[Stored data]
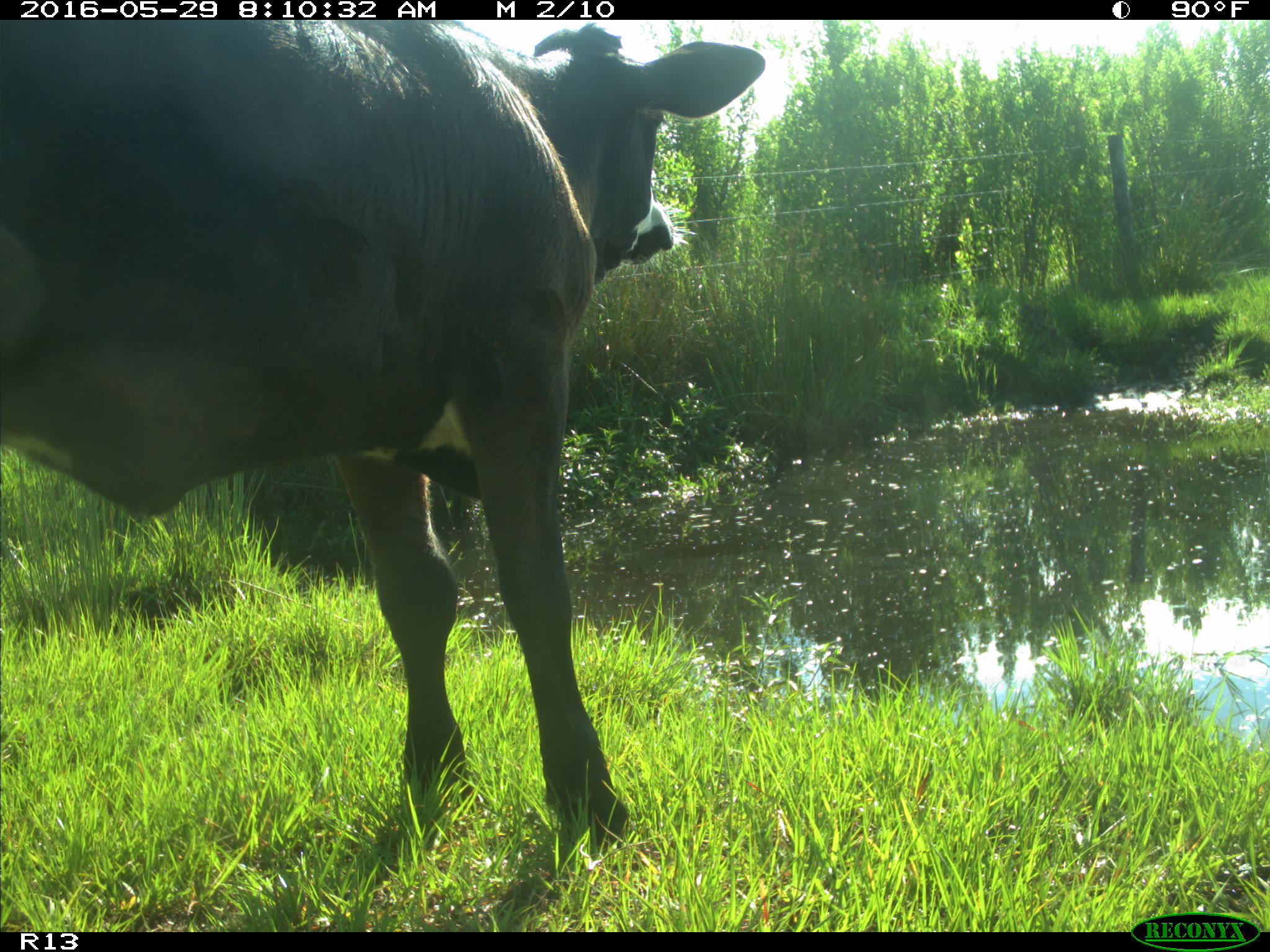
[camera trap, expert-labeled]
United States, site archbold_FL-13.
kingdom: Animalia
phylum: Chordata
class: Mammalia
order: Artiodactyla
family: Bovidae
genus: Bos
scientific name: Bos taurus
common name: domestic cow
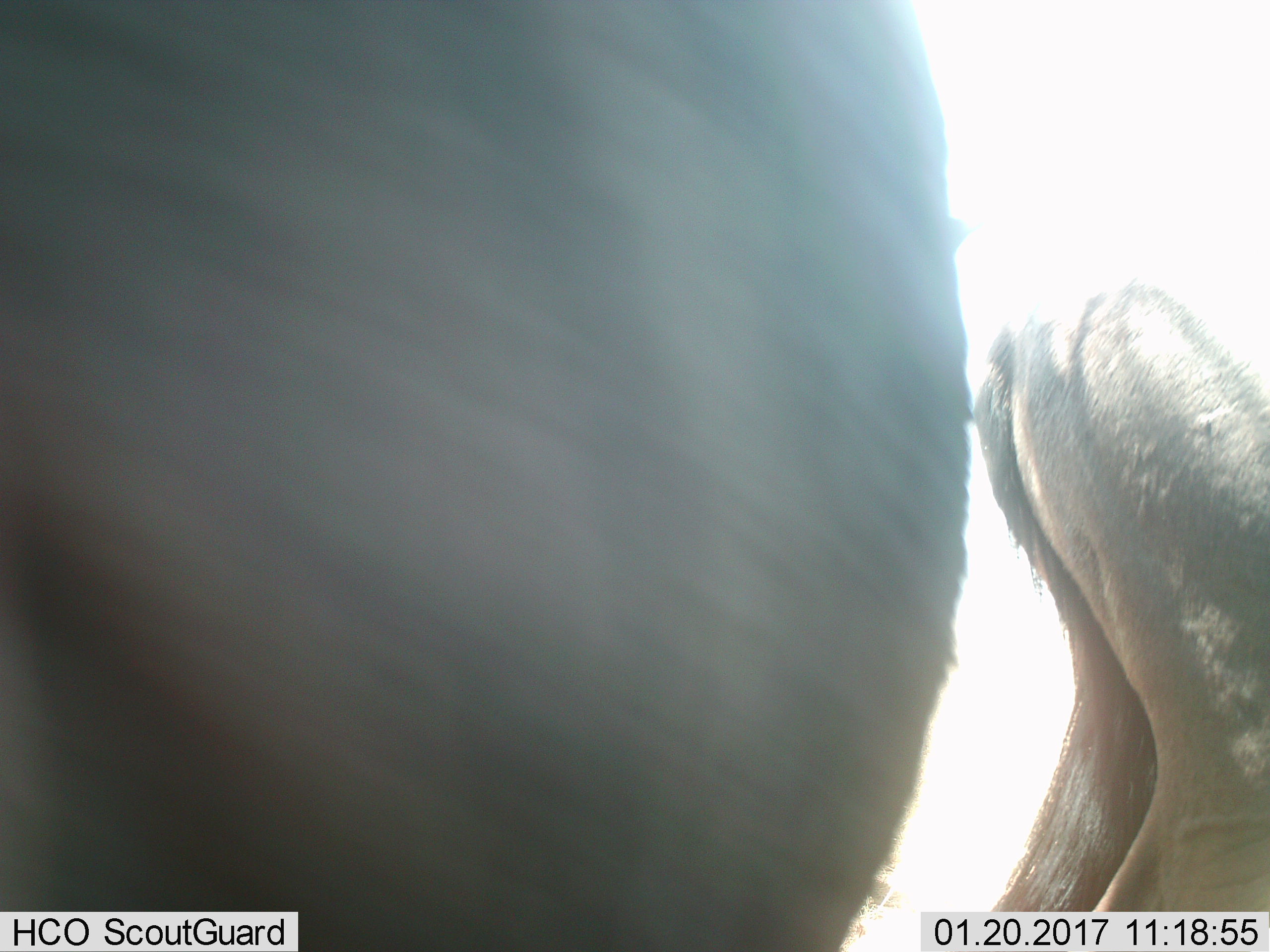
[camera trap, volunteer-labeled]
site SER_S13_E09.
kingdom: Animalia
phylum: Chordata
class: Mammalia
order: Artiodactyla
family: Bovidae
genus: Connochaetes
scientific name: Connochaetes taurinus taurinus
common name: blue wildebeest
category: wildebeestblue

(ASSIGNMENT) Set down the data above verbatim, omitting every image.

(TASK RESPONSE)
[camera trap, expert-labeled]
United States, site archbold_FL-13.
kingdom: Animalia
phylum: Chordata
class: Mammalia
order: Artiodactyla
family: Bovidae
genus: Bos
scientific name: Bos taurus
common name: domestic cow
[camera trap, volunteer-labeled]
site SER_S13_E09.
kingdom: Animalia
phylum: Chordata
class: Mammalia
order: Artiodactyla
family: Bovidae
genus: Connochaetes
scientific name: Connochaetes taurinus taurinus
common name: blue wildebeest
category: wildebeestblue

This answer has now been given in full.